### THE DATA
* * *
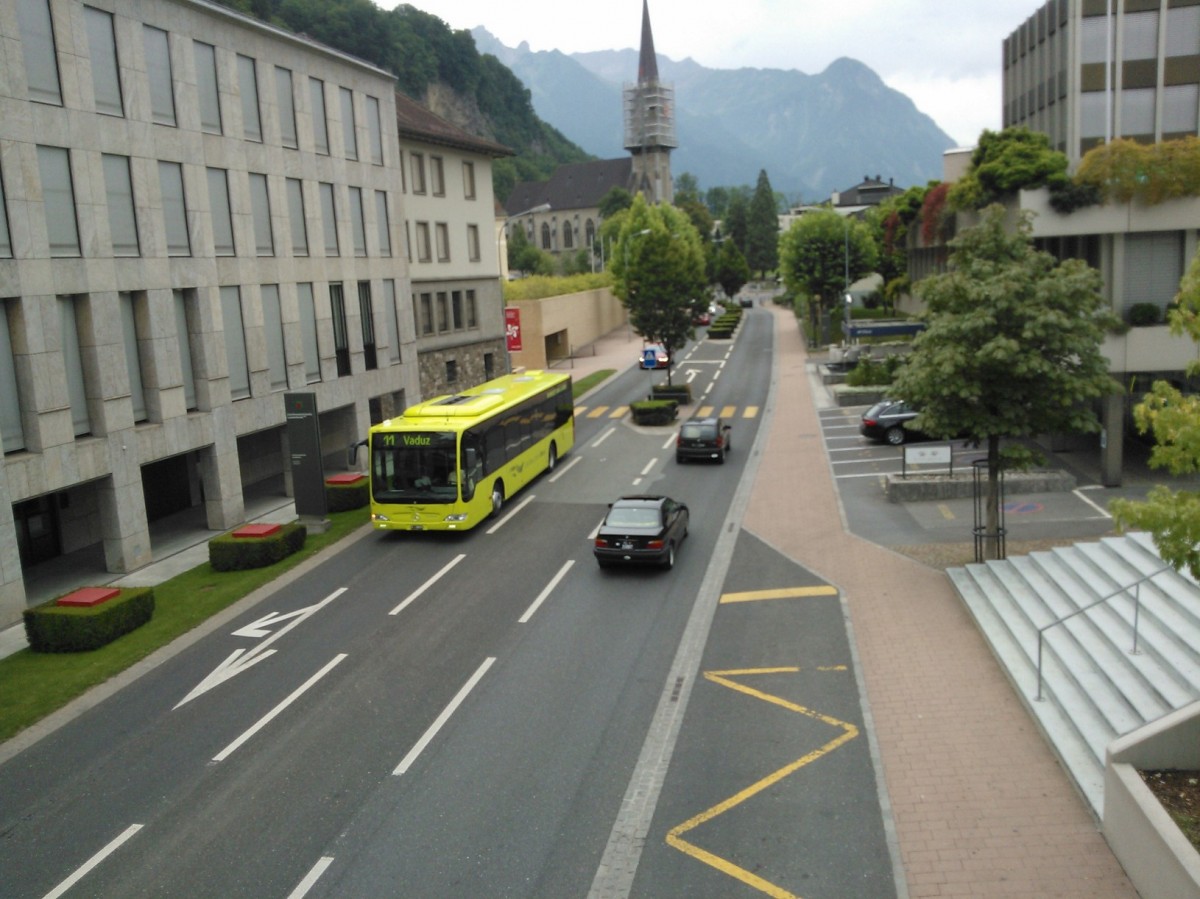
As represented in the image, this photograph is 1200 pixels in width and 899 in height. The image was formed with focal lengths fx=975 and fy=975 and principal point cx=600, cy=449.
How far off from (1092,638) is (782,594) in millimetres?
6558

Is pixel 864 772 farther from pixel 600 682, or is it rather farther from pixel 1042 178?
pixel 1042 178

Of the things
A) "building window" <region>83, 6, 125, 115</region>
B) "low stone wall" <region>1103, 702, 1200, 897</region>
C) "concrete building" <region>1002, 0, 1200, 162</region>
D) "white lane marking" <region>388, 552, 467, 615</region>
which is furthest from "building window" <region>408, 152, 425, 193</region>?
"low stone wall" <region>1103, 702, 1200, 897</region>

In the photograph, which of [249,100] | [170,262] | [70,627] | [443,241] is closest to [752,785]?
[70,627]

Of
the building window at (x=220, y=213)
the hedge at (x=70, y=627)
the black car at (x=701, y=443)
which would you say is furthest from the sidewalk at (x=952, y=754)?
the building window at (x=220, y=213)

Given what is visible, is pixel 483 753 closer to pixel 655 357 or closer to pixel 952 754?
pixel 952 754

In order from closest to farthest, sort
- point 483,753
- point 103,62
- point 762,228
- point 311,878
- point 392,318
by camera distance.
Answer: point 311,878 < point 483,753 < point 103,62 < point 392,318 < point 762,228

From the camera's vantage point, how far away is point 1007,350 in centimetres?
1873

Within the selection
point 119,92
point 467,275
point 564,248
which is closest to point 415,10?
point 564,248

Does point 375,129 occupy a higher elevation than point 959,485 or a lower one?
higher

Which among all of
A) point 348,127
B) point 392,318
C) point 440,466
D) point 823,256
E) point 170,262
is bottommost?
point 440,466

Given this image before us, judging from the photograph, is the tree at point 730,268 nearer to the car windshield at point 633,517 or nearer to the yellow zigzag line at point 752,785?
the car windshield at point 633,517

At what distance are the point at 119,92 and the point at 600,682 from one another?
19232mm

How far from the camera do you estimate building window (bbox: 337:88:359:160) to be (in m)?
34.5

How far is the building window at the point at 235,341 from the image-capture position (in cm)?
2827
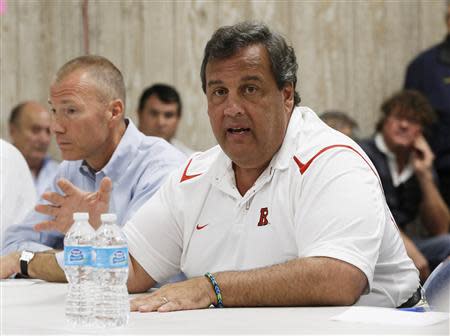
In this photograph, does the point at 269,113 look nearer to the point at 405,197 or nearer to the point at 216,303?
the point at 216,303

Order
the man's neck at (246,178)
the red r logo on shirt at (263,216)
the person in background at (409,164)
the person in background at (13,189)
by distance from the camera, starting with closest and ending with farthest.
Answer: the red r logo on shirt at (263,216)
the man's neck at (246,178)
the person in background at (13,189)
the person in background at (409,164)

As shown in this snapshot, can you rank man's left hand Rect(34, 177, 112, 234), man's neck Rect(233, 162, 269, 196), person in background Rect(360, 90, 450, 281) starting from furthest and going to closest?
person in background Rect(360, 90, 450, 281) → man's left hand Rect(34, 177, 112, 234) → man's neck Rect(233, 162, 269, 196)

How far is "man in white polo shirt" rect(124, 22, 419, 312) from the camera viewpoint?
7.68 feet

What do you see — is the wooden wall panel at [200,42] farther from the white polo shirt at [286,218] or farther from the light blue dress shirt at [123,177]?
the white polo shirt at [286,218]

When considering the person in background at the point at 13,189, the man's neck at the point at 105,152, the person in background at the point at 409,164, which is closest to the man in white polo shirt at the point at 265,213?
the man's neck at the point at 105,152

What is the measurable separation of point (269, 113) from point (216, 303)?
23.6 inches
* * *
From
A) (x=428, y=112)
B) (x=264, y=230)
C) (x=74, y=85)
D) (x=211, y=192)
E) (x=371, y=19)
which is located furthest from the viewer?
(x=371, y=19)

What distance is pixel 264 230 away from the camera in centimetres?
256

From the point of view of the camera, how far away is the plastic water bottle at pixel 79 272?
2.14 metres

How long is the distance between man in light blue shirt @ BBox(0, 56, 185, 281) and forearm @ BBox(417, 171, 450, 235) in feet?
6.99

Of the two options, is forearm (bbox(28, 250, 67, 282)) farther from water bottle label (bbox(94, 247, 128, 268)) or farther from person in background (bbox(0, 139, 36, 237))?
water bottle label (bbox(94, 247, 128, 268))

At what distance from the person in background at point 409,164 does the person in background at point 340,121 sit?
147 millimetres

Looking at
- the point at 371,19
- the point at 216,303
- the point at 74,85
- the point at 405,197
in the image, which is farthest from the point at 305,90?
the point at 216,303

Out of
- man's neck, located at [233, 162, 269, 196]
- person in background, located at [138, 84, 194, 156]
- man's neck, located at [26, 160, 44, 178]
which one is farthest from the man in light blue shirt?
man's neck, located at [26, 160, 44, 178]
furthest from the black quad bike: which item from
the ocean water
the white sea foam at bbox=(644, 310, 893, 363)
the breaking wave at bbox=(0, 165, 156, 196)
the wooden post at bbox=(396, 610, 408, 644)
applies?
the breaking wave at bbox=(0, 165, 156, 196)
* * *
### WORK TO DO
Count the lines in the data above that contain the string "starting". Give only the number.

### EXERCISE ANSWER
2